■ WORK ORDER ■
The output should consist solely of the lines running from the one that contains "genus: Erinaceus" through the end of the records below, copied exactly.

Stored items:

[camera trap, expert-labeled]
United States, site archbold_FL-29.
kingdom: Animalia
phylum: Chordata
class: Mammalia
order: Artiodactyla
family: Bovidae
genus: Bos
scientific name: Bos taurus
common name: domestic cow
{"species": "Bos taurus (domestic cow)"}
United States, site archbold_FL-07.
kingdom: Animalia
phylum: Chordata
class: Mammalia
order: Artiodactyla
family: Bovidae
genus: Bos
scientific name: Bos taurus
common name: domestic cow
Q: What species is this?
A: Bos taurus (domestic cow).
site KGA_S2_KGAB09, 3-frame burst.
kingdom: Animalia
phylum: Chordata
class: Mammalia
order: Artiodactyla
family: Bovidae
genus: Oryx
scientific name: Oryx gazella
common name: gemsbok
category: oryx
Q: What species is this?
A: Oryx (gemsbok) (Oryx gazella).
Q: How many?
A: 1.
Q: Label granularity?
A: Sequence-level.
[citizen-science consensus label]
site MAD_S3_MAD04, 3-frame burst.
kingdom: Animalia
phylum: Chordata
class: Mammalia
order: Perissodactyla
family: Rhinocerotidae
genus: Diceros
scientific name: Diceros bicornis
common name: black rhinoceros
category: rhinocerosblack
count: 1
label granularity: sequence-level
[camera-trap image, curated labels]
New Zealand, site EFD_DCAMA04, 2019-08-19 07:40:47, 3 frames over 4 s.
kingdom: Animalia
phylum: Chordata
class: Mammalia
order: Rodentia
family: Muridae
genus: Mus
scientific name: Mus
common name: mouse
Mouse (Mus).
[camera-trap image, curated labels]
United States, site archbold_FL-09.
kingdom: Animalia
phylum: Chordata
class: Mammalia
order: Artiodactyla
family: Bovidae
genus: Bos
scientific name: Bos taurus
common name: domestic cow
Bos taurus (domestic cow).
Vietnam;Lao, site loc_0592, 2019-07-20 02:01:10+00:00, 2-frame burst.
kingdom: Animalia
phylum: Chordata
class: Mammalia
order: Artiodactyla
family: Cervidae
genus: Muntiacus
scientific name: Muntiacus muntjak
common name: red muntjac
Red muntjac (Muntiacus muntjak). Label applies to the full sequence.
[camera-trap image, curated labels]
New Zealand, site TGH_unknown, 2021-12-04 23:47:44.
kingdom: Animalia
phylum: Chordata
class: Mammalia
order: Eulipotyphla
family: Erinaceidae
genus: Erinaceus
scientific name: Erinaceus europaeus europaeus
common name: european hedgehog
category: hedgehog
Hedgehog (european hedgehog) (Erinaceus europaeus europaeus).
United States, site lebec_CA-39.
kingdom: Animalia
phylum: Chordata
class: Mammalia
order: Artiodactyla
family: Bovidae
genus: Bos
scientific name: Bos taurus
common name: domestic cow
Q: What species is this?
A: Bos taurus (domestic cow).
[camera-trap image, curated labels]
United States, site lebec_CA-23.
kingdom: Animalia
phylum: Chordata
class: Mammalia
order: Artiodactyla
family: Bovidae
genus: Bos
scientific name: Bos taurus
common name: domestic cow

■ PROBLEM SOLUTION ■
genus: Erinaceus
scientific name: Erinaceus europaeus europaeus
common name: european hedgehog
category: hedgehog
Hedgehog (european hedgehog) (Erinaceus europaeus europaeus).
United States, site lebec_CA-39.
kingdom: Animalia
phylum: Chordata
class: Mammalia
order: Artiodactyla
family: Bovidae
genus: Bos
scientific name: Bos taurus
common name: domestic cow
Q: What species is this?
A: Bos taurus (domestic cow).
[camera-trap image, curated labels]
United States, site lebec_CA-23.
kingdom: Animalia
phylum: Chordata
class: Mammalia
order: Artiodactyla
family: Bovidae
genus: Bos
scientific name: Bos taurus
common name: domestic cow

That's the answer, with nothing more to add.